- _Dataset records_
----

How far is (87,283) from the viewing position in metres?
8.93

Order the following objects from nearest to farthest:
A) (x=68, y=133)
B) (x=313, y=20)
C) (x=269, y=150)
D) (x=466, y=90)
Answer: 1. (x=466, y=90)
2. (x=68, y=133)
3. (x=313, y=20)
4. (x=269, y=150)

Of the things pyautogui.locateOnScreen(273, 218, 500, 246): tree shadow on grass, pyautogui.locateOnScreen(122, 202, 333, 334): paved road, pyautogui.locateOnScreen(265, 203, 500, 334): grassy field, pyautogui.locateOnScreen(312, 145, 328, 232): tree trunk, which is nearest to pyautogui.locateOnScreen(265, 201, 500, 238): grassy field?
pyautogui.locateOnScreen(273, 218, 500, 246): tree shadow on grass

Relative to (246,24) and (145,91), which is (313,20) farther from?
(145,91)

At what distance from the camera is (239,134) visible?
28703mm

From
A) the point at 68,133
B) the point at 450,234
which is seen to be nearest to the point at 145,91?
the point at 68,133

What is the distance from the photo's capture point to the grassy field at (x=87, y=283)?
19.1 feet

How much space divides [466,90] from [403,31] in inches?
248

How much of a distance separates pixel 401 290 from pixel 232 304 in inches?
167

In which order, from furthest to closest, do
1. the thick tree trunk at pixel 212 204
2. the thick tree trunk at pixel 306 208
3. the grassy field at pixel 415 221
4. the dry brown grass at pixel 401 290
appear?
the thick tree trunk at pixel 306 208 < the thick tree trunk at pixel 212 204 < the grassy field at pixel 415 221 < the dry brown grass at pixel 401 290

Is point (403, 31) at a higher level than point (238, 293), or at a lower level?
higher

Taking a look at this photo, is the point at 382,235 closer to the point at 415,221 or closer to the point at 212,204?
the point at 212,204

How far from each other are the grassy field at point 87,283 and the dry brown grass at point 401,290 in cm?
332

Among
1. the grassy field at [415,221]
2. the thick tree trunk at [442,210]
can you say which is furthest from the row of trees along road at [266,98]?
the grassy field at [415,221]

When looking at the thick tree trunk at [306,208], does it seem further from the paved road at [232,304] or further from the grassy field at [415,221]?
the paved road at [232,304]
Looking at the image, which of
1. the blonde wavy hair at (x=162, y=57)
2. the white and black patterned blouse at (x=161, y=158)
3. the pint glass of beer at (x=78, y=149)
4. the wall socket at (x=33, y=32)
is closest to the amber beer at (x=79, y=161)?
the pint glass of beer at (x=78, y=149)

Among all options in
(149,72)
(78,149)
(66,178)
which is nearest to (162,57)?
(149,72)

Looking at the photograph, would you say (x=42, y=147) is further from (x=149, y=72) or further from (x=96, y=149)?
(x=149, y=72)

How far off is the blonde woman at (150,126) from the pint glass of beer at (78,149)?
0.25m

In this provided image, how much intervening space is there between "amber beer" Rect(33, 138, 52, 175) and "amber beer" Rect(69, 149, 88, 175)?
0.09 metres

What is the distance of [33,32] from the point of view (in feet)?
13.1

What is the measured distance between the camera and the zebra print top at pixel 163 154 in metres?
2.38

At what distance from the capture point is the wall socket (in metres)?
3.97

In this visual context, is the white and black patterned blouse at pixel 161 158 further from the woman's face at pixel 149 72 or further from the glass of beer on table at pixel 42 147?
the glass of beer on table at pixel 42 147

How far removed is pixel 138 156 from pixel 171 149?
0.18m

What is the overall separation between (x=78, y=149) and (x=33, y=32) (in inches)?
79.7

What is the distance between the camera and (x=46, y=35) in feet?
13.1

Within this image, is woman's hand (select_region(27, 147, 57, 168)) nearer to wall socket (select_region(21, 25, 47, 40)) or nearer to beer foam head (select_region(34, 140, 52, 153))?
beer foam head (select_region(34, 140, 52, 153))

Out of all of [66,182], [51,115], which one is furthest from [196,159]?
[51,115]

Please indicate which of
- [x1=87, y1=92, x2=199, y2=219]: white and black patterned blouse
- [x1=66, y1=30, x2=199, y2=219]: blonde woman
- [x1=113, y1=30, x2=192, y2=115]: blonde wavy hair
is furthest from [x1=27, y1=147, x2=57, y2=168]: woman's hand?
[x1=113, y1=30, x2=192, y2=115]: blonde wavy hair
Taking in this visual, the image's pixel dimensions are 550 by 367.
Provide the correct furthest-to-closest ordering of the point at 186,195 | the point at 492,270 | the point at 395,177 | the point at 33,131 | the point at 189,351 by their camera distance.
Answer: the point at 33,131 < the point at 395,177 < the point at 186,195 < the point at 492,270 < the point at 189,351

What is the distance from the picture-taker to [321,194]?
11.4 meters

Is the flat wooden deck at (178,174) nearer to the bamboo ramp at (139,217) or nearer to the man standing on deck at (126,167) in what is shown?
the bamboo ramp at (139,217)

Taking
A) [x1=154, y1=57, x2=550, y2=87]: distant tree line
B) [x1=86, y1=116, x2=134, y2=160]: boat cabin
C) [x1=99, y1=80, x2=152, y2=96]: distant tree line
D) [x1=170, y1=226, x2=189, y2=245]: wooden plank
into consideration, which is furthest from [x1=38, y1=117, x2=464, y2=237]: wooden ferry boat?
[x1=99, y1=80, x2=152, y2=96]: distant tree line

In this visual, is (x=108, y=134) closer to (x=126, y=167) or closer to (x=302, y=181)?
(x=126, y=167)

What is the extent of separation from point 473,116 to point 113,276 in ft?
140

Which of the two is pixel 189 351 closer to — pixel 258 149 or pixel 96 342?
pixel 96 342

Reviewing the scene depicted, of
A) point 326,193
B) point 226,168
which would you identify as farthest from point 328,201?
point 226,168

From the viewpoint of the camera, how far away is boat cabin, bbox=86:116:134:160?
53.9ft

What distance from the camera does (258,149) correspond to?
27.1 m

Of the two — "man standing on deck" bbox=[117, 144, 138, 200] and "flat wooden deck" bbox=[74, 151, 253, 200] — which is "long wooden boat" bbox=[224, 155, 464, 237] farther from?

----

- _INSTRUCTION_
Please retype all of the records above character for character, leaving nothing out.

- _ANSWER TO THIS PROBLEM_
How far is (87,283) from the viewing position in metres?
8.93

Order the following objects from nearest to farthest:
A) (x=68, y=133)
B) (x=313, y=20)
C) (x=269, y=150)
D) (x=466, y=90)
Answer: 1. (x=466, y=90)
2. (x=68, y=133)
3. (x=313, y=20)
4. (x=269, y=150)

Of the things pyautogui.locateOnScreen(273, 218, 500, 246): tree shadow on grass, pyautogui.locateOnScreen(122, 202, 333, 334): paved road, pyautogui.locateOnScreen(265, 203, 500, 334): grassy field, pyautogui.locateOnScreen(312, 145, 328, 232): tree trunk, which is nearest to pyautogui.locateOnScreen(265, 201, 500, 238): grassy field?
pyautogui.locateOnScreen(273, 218, 500, 246): tree shadow on grass

Relative to (246,24) and (145,91), which is (313,20) farther from?
(145,91)

At what distance from the camera is (239,134) visible?
28703mm

From
A) the point at 68,133
B) the point at 450,234
which is seen to be nearest to the point at 145,91?
the point at 68,133

What is the distance from the photo's capture point to the grassy field at (x=87, y=283)?
19.1 feet

How much space divides [466,90] from [403,31] in inches?
248

How much of a distance separates pixel 401 290 from pixel 232 304 in inches?
167

In which order, from furthest to closest, do
1. the thick tree trunk at pixel 212 204
2. the thick tree trunk at pixel 306 208
3. the grassy field at pixel 415 221
4. the dry brown grass at pixel 401 290
appear?
the thick tree trunk at pixel 306 208 < the thick tree trunk at pixel 212 204 < the grassy field at pixel 415 221 < the dry brown grass at pixel 401 290

Is point (403, 31) at a higher level than point (238, 293), or at a lower level?
higher

Taking a look at this photo, is the point at 382,235 closer to the point at 415,221 or closer to the point at 212,204?
the point at 212,204

How far from each other are the grassy field at point 87,283 and the dry brown grass at point 401,290 in cm?
332

Among
1. the grassy field at [415,221]
2. the thick tree trunk at [442,210]
can you say which is furthest from the row of trees along road at [266,98]?
the grassy field at [415,221]

When looking at the thick tree trunk at [306,208], does it seem further from the paved road at [232,304] or further from the grassy field at [415,221]?
the paved road at [232,304]
Looking at the image, which of
1. the blonde wavy hair at (x=162, y=57)
2. the white and black patterned blouse at (x=161, y=158)
3. the pint glass of beer at (x=78, y=149)
4. the wall socket at (x=33, y=32)
is closest to the amber beer at (x=79, y=161)?
the pint glass of beer at (x=78, y=149)

Among all options in
(149,72)
(78,149)
(66,178)
which is nearest to (162,57)?
(149,72)

Looking at the photograph, would you say (x=42, y=147) is further from (x=149, y=72) or further from (x=96, y=149)?
(x=149, y=72)

How far off is the blonde woman at (150,126) from the pint glass of beer at (78,149)?
0.25m

In this provided image, how much intervening space is there between "amber beer" Rect(33, 138, 52, 175) and "amber beer" Rect(69, 149, 88, 175)?
0.09 metres

What is the distance of [33,32] from the point of view (in feet)?
13.1

What is the measured distance between the camera and the zebra print top at pixel 163 154 in metres?
2.38

At what distance from the capture point is the wall socket (in metres)?
3.97

In this visual context, is the white and black patterned blouse at pixel 161 158 further from the woman's face at pixel 149 72 or further from the glass of beer on table at pixel 42 147?
the glass of beer on table at pixel 42 147

How far removed is pixel 138 156 from pixel 171 149?
0.18m

What is the overall separation between (x=78, y=149) and (x=33, y=32) (in inches)?
79.7

What is the distance between the camera and (x=46, y=35) in feet?
13.1

Within this image, is woman's hand (select_region(27, 147, 57, 168)) nearer to wall socket (select_region(21, 25, 47, 40)) or nearer to beer foam head (select_region(34, 140, 52, 153))?
beer foam head (select_region(34, 140, 52, 153))

Out of all of [66,182], [51,115], which one is furthest from [196,159]?
[51,115]

Please indicate which of
- [x1=87, y1=92, x2=199, y2=219]: white and black patterned blouse
- [x1=66, y1=30, x2=199, y2=219]: blonde woman
- [x1=113, y1=30, x2=192, y2=115]: blonde wavy hair
is furthest from [x1=27, y1=147, x2=57, y2=168]: woman's hand?
[x1=113, y1=30, x2=192, y2=115]: blonde wavy hair
Taking in this visual, the image's pixel dimensions are 550 by 367.
Provide the correct furthest-to-closest ordering of the point at 186,195 | the point at 492,270 | the point at 395,177 | the point at 33,131 | the point at 189,351 by their camera distance.
Answer: the point at 33,131 < the point at 395,177 < the point at 186,195 < the point at 492,270 < the point at 189,351

What is the distance from the picture-taker to [321,194]?
11.4 meters

Is the flat wooden deck at (178,174) nearer to the bamboo ramp at (139,217) or nearer to the man standing on deck at (126,167) in what is shown?
the bamboo ramp at (139,217)

Taking
A) [x1=154, y1=57, x2=550, y2=87]: distant tree line
B) [x1=86, y1=116, x2=134, y2=160]: boat cabin
C) [x1=99, y1=80, x2=152, y2=96]: distant tree line
D) [x1=170, y1=226, x2=189, y2=245]: wooden plank
into consideration, which is furthest from [x1=38, y1=117, x2=464, y2=237]: wooden ferry boat?
[x1=99, y1=80, x2=152, y2=96]: distant tree line

In this visual, is (x=108, y=134) closer to (x=126, y=167) or closer to (x=302, y=181)?
(x=126, y=167)

What is the extent of separation from point 473,116 to point 113,276 in ft?
140

Which of the two is pixel 189 351 closer to — pixel 258 149 or pixel 96 342?
pixel 96 342

Reviewing the scene depicted, of
A) point 326,193
B) point 226,168
which would you identify as farthest from point 328,201?
point 226,168

From the viewpoint of the camera, how far away is boat cabin, bbox=86:116:134:160?
53.9ft

What distance from the camera does (258,149) correspond to?
27.1 m

Of the two — "man standing on deck" bbox=[117, 144, 138, 200] and "flat wooden deck" bbox=[74, 151, 253, 200] — which is "long wooden boat" bbox=[224, 155, 464, 237] farther from?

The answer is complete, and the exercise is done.